EXTRAIT À LIRE:

"""

Le travail frontalier comme ressource pour les territoires
Travailler dans un pays et résider dans un autre pays concerne 2 millions de travailleurs au sein de l’Union européenne (CGET, 2017). Ce nombre a plus que triplé depuis 1999. A elle seule, la Grande Région SaarLorLux, totalise près de 240.000 travailleurs frontaliers (OIE, 2019).
Le Luxembourg attire plus des 4/5e des travailleurs frontaliers de la Grande Région, soit près de 200.000 actifs en 2019. La moitié d’entre eux habite en France, dans la région Grand Est, plus précisément en Lorraine (ancienne région française avant la réforme territoriale de janvier 2016).
Au Luxembourg, le développement de la place financière, plus globalement du secteur des services depuis les années 1980, a accru les besoins en main-d’oeuvre et en qualifications que la population résidente (nationale et immigrée) ne pouvait combler. Aussi, le nombre de travailleurs frontaliers occupés aujourd’hui dans le pays est-il seize fois plus important qu’au milieu des années 1970 !
Des fonctions territoriales, économiques et sociales du travail frontalier
Compte tenu de leur importance, ces flux transfrontaliers contribuent à dynamiser les territoires de la Grande Région. Le travail frontalier remplit aujourd’hui de nombreuses fonctions territoriales, économiques et sociales qui en font une importante ressource pour les territoires d’emploi comme de résidence. Il permet la régulation des marchés transfrontaliers du travail en facilitant l’ajustement entre disponibilités de main-d’oeuvre et de qualifications présentes d’un côté des frontières, et besoins de production qui s’expriment de l’autre côté des frontières (Belkacem et Pigeron-Piroth, 2016). Ce faisant, le travail frontalier contribue au développement économique et social des territoires frontaliers, aussi bien d’emploi que de résidence de ces travailleurs.

"""

ACTIONS REQUISES:
[1] D'après l'extrait à lire, combien d'actifs frontaliers le Luxembourg attirait-il en 2019 ?
[2] Reproduisez le passage de l'extrait à lire situé entre « Le Luxembourg attire » et « années 1970 ! », ces deux bornes comprises.

EXTRAIT DES DONNÉES:
"""

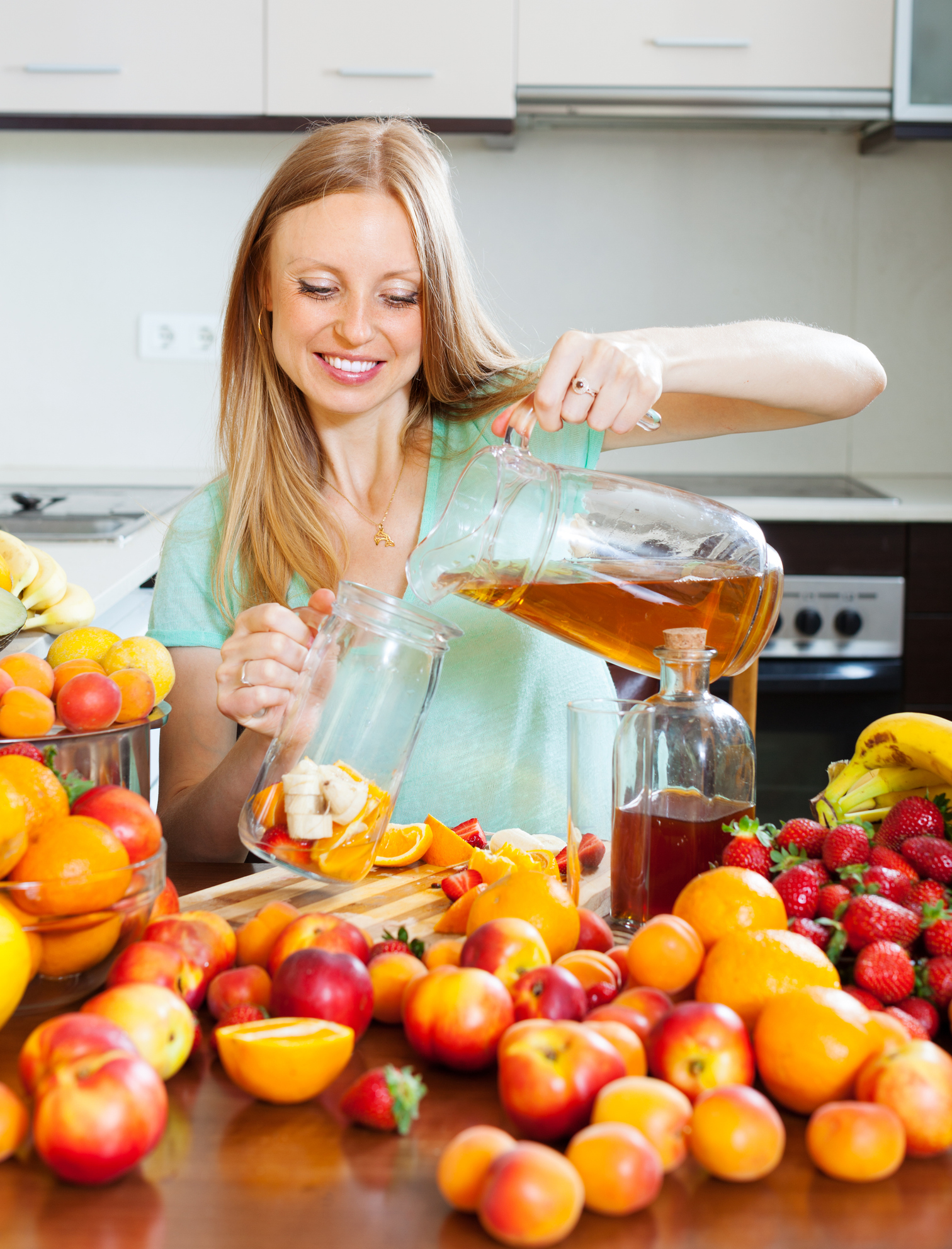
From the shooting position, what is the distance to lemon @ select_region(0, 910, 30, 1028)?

"""

RÉPONSES PAR CONSIGNE:
[1] Près de 200 000 actifs.

[2]
Le Luxembourg attire plus des 4/5e des travailleurs frontaliers de la Grande Région, soit près de 200.000 actifs en 2019. La moitié d’entre eux habite en France, dans la région Grand Est, plus précisément en Lorraine (ancienne région française avant la réforme territoriale de janvier 2016).
Au Luxembourg, le développement de la place financière, plus globalement du secteur des services depuis les années 1980, a accru les besoins en main-d’oeuvre et en qualifications que la population résidente (nationale et immigrée) ne pouvait combler. Aussi, le nombre de travailleurs frontaliers occupés aujourd’hui dans le pays est-il seize fois plus important qu’au milieu des années 1970 !